(MATERIAL PROVIDED begins)

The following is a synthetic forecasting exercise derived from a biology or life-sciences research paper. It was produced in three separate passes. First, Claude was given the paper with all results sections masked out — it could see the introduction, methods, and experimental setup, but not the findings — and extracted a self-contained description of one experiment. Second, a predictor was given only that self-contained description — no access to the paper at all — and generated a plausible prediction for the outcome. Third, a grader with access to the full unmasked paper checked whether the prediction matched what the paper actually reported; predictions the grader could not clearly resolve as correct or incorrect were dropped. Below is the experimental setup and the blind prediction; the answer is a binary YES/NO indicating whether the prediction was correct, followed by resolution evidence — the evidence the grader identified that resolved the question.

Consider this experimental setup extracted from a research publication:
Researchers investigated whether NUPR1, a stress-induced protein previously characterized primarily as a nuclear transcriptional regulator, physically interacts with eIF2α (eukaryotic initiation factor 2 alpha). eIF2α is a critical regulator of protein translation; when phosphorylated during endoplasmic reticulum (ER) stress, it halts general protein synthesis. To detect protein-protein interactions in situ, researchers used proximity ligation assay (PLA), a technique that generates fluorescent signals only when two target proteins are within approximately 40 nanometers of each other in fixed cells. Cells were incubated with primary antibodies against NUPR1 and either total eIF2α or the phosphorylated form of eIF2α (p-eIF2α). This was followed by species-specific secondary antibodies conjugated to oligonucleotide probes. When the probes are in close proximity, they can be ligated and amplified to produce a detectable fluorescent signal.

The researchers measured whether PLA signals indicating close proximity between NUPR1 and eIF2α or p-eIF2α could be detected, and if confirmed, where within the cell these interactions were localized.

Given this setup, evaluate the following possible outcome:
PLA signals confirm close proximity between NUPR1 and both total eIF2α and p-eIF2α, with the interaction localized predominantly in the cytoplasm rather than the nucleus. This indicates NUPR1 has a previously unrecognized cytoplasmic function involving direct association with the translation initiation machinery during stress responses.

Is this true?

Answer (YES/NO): YES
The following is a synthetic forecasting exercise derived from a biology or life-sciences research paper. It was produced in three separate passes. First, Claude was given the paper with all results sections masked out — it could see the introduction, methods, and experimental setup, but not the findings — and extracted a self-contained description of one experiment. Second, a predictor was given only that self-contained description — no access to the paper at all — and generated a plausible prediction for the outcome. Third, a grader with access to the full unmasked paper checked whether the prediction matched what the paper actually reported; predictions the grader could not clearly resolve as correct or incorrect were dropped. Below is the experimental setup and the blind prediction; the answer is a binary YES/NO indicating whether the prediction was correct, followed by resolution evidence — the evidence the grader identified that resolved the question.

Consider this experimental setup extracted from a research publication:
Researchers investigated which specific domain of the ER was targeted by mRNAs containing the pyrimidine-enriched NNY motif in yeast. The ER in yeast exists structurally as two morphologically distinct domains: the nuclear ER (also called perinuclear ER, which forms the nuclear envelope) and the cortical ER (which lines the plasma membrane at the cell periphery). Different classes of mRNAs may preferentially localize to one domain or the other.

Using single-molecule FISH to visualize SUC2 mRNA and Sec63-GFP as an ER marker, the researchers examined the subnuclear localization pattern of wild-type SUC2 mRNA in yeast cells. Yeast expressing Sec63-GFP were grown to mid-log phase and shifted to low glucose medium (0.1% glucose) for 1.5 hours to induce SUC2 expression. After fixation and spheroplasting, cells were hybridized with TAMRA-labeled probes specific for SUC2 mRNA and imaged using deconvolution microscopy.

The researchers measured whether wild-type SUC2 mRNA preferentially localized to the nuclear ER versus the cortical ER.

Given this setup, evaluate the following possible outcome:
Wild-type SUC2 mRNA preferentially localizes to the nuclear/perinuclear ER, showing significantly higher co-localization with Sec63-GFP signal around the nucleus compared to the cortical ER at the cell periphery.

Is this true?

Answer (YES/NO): YES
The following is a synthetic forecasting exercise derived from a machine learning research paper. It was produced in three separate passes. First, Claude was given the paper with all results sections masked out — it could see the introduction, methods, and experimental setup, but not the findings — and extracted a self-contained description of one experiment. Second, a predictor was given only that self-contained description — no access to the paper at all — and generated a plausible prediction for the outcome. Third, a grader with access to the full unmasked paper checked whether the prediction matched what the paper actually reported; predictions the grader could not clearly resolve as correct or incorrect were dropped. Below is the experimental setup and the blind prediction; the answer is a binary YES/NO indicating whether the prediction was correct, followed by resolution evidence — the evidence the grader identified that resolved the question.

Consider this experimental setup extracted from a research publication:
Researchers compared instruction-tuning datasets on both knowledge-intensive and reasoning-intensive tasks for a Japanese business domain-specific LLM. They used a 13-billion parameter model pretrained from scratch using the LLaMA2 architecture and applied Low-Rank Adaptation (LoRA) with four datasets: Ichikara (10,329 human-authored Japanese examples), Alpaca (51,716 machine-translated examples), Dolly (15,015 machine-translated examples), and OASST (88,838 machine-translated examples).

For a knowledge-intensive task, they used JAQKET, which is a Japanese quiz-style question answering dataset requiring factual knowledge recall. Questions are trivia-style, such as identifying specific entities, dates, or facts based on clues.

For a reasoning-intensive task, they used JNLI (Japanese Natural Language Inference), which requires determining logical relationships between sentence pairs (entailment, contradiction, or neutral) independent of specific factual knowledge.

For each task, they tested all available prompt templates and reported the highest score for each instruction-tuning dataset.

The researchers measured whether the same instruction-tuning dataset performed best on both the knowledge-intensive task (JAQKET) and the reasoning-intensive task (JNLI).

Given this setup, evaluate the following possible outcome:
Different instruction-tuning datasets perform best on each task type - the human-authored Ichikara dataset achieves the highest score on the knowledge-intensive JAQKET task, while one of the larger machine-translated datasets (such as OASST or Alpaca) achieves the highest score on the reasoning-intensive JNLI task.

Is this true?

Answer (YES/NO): NO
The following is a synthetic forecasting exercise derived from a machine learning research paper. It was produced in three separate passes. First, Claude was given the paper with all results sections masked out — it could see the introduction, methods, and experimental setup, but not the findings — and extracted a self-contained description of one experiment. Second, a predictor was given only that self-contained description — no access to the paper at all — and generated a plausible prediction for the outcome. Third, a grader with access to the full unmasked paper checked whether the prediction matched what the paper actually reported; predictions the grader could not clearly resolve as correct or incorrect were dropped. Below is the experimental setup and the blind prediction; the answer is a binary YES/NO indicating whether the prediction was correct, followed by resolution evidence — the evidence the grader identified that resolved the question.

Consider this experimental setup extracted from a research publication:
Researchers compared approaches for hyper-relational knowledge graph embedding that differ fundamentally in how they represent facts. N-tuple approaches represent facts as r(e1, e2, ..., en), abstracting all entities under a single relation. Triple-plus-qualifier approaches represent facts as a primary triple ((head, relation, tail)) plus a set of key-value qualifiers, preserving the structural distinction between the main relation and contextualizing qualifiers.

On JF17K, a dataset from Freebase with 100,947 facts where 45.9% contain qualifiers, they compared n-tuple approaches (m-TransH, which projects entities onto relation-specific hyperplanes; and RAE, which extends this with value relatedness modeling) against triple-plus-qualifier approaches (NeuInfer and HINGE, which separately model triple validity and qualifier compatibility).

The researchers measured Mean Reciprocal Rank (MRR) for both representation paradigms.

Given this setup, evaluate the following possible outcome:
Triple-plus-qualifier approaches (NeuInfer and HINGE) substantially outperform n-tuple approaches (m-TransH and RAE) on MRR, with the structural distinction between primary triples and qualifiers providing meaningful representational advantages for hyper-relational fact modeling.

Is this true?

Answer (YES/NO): YES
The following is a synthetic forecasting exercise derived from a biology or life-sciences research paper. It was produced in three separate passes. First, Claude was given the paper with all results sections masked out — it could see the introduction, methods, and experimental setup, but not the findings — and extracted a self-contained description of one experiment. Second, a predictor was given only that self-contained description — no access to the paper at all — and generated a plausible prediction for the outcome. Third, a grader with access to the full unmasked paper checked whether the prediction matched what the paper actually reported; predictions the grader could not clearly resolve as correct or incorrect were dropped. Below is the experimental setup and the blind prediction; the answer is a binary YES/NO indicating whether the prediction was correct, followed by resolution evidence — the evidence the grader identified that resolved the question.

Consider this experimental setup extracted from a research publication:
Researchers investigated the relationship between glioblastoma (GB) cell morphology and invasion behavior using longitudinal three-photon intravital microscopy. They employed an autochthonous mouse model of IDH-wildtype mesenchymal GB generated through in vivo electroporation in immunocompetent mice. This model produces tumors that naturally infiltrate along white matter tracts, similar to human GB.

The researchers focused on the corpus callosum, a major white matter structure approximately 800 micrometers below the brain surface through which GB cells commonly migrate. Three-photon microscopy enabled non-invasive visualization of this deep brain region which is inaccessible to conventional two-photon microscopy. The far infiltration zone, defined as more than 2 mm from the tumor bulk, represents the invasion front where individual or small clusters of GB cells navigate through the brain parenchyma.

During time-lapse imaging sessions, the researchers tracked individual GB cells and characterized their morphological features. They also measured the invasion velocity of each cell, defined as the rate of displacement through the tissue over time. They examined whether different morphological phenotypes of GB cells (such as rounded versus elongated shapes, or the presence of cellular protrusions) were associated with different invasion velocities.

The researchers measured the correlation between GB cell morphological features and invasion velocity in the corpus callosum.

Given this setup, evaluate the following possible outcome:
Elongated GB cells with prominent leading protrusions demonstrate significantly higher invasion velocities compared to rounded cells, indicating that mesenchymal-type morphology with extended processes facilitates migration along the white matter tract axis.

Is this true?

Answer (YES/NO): NO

(MATERIAL PROVIDED ends)

[WHAT IS BEING ASKED]
Using the material above, state how many lines carry the word "nucleus", giving the number alone.

[EXERCISE SOLUTION]
2